The space between {flatbread with figs, prosciutto + gorgonzola}


I had lunch with a friend the other day—we’ve been friends for over 20 years and have witnessed many chapters of each others’ lives. Currently we’re both finding ourselves in new chapters (perhaps new stories altogether). He’s already made progress in his new story while I still have a mostly blank page before me, with only the title written. Since he’s a few steps ahead I listened intently during lunch at Mumbles, a local, neighborhood kind of place where everyone seemed to know each other—a place to meet friends for drinks at happy hour or enjoy a leisurely lunch as we did.

Over Artisanal beer, glasses of sangria, sliders, arugula salad with shrimps and flatbread with gorgonzola and figs, which are currently in season, we chatted about our children and lives. Instead of dwelling on “what’s next?” I feel at ease with “what is.”

We’re both in the space between one way of life and a different one. It’s nice to know old friends stick around no matter what phase we’re in.

After having lunch at Mumbles I was inspired to make the flatbread with figs and gorgonzola at home. You’ll love the creamy, earthy, pungent combination. I picked up fresh figs at Fairway and gorgonzola cremificato, an Italian blue from Lombardy, at Murray’s Cheese.

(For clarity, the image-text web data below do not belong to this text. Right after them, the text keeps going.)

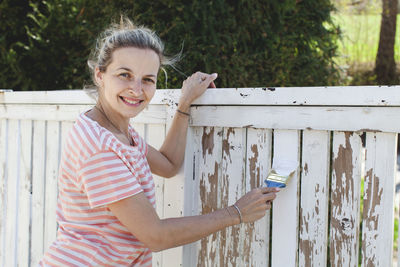 Portrait of smiling woman painting fence at yard
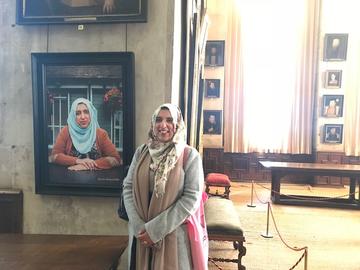 We are Bess at Hardwick Hall. Akeela Ahmed in front of her own portrait © National Trust - Gavin Repton, portraits by Rachel Adams, 2018
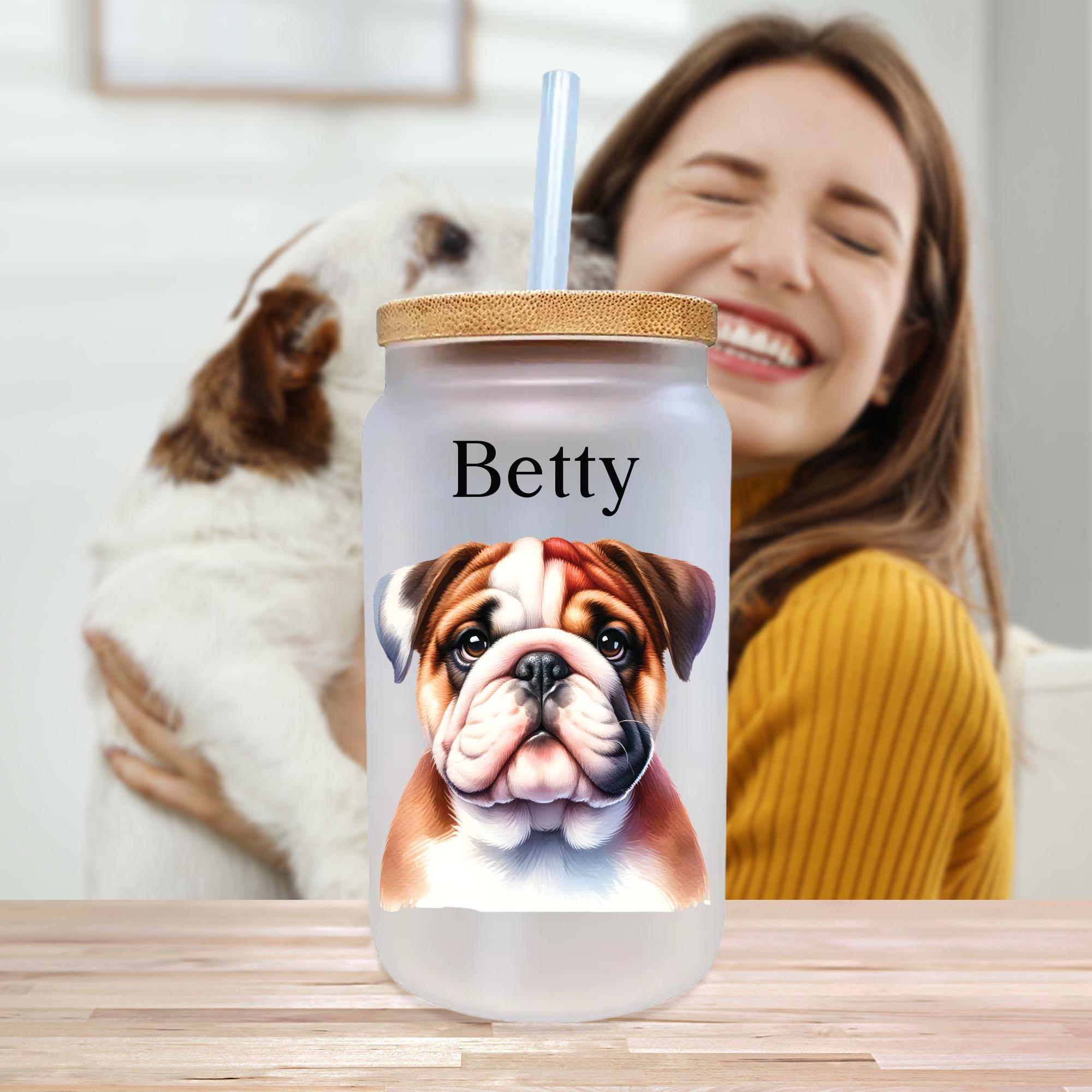 a woman sitting at a table with a dog next to her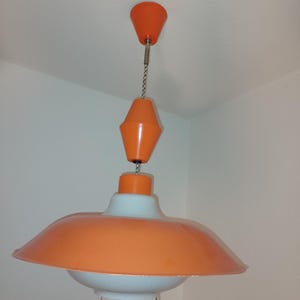 May include: A mid-century modern pendant light fixture with a white and orange color scheme. The light has a large, saucer-shaped shade with a smaller, cone-shaped shade above it.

You can serve this as an appetizer or main course. If you can’t find fresh figs and want to use dried ones, place them in water for about 20 minutes, then remove the stems and slice.

Mumbles is located at 179 3rd Avenue between 16th + 17th Streets.

Flatbread with figs, prosciutto + gorgonzola


  • 6oz pizza dough
  • 3oz gorgonzola
  • 2oz fresh figs (sliced)
  • 1oz prosciutto di Parma (finely sliced)
  • 10 sage leaves (lightly fried (over medium heat in about 1 tablespoon of olive oil))


Pre-heat oven to 350 degrees Farenheit. On a lightly floured surface, roll the dough until you have, roughly, a 12” x 5” rectangular shape. Bake for 5 minutes, then remove from oven.

Top with crumbled gorgonzola cheese and chopped figs. Cook for an additional 5 minutes until crisp and golden— and the cheese has melted.

Slice into 8 pieces and transfer to a serving plate. Top with the prosciutto and the fried sage leaves. Drizzle with extra virgin olive oil.